Die antioxidativen Eigenschaften könnten für die vermutete neuroprotektive Wirkung von Thymochinon bei vielen neurodegenerativen Erkrankungen wie der Parkinson-Krankheit verantwortlich sein. Die Abschwächung der Lipidperoxidation kann eine neuroprotektive Wirkung gegen die durch 6-Hydroxydopamin (6-OHDA) induzierte Neurotoxizität haben. In einer experimentellen Studie wurde außerdem festgestellt, dass es vor dem durch Pentylentetrazol (PTZ) ausgelösten Zünden und den kognitiven Beeinträchtigungen bei Mäusen schützen kann, und in einer anderen Studie wurde festgestellt, dass es eine teilweise neuroprotektive Wirkung gegen die durch Acrylamid (ACR) ausgelöste Neurotoxizität und Gangstörungen hat. Bei der Untersuchung eines zerebralen Ischämie-Reperfusionsmodells bei Nagetieren wurden mit Thymochinon beladene PLGA-Chitosan-Nanopartikel durch die Nase verabreicht, um das Gehirn zu erreichen.

Sie erleichterten den Transport von Thymochinon zum Gehirngewebe und könnten aufgrund ihrer neuroprotektiven Wirkung zur Behandlung von zerebraler Ischämie eingesetzt werden. Außerdem zeigte es in einem Tiermodell der Depression eine antidepressive Wirkung durch seine antioxidative Aktivität. Bei Schizophrenie soll sie eine antipsychotische Wirkung haben und das Gedächtnis verbessern. Bei der Untersuchung des durch ein akustisches Trauma verursachten Hörverlusts hat Thymochinon den Hörverlust nicht verhindert, aber wenn es in einer bestimmten Dosis (20 mg/kg für 96 Stunden) verabreicht wird, kann es den Schaden reparieren.
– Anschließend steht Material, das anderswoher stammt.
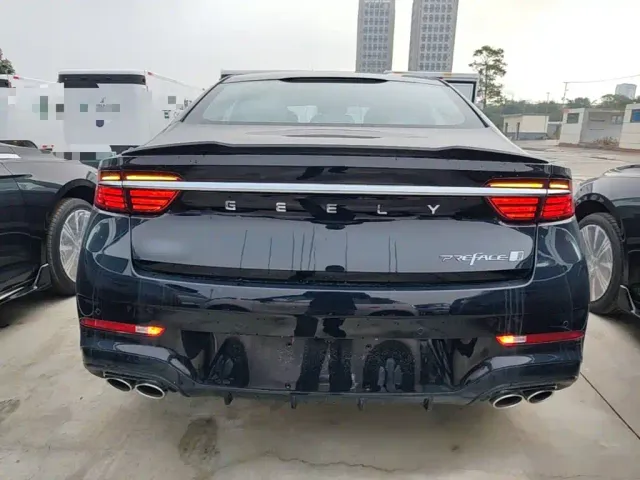 Geely Xingrui — Фото автомобиля 5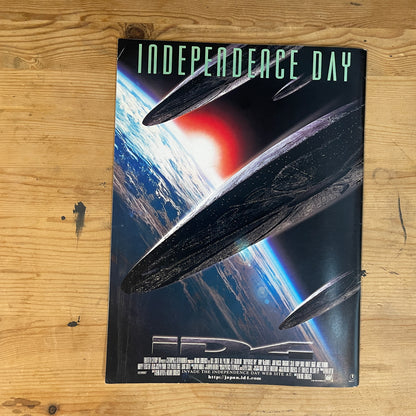 映画 インデペンデンス・デイ パンフレット / Independence Day Official Movie Pamphlet
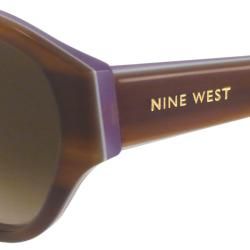 Nine West Womens Splendid Cat Eye Sunglasses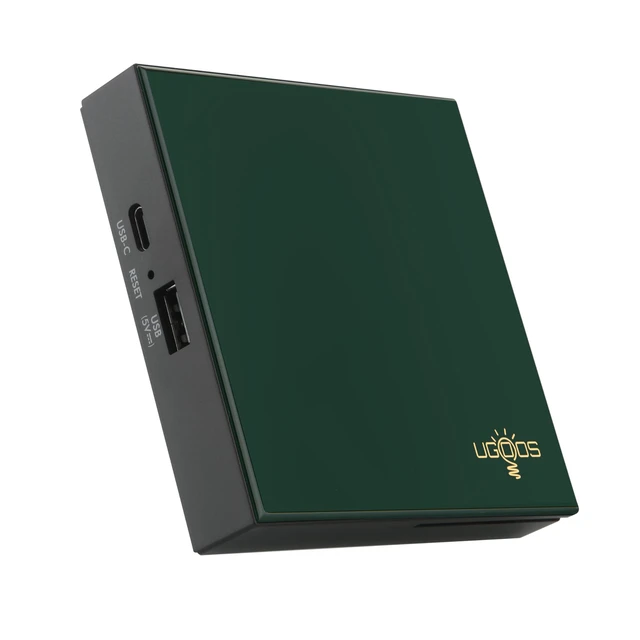Alt view image 3 of 6 - SK4 PRO TV Box Android 14 Amlogic S905X5M-K 4GB RAM 64GB ROM 2.4G/5G Dual WiFi Ethernet 100M USB 2.0 BT5.4 Support AV1 VP9 H.265 4K HDR Box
Darüber hinaus schützt Thymochinon Berichten zufolge vor der durch Cisplatin verursachten Ototoxizität, da es die Schwellenwerte der otoakustischen Verzerrungsprodukt-Emissionen (DPOAE) und der auditorischen Hirnstammreaktionen (ABR) aufrechterhält.

Trotz aller Studien, die durchgeführt wurden, um die Vorteile von Thymochinon in verschiedenen Aspekten zu belegen, wird es aufgrund seiner Beschaffenheit und seiner Fähigkeit, mehrere Wirkmechanismen zu besitzen, immer noch als Gegenstand von Untersuchungen betrachtet. Es bedarf vieler Experimente und klinischer Studien, um seine Wirksamkeit zu überprüfen und seine Eigenschaften zu verstehen (Leung, Detremmerie, & Vanhoutte, 2017). Einige frühere Studien untersuchten die Auswirkungen der akuten und subchronischen Toxizität von Thymochinon und zeigten, dass es gut verträglich ist. Die akute orale Toxizität zeigte eine gewisse Hypoaktivität und Schwierigkeiten bei der Atmung sowie eine Erhöhung des Serumspiegels verschiedener Enzyme wie Laktatdehydrogenase (LDH) und Kreatinphosphokinase (CPK) (Leung et al., 2017). Die subchronische Toxizität zeigte einen deutlichen Rückgang des Nüchternplasmaglukosespiegels. Auf der anderen Seite führte die intraperitoneale Verabreichung von Thymochinon in einigen Studien zu Peritonitis und Hepatomegalie. Bei der Untersuchung der Wirkung von Thymochinon auf die Verstärkung der Arterienkontraktion zeigte sich, dass es die intrazellulären Spiegel von zyklischem IMP erhöhte, was den Umgang mit Kalzium veränderte und Kontraktionen der glatten Muskelzellen verursachte. Somit erzeugte Thymochinon endothelabhängige Kontraktionen, die den hypoxischen Vasokonstriktionen ähnlich waren.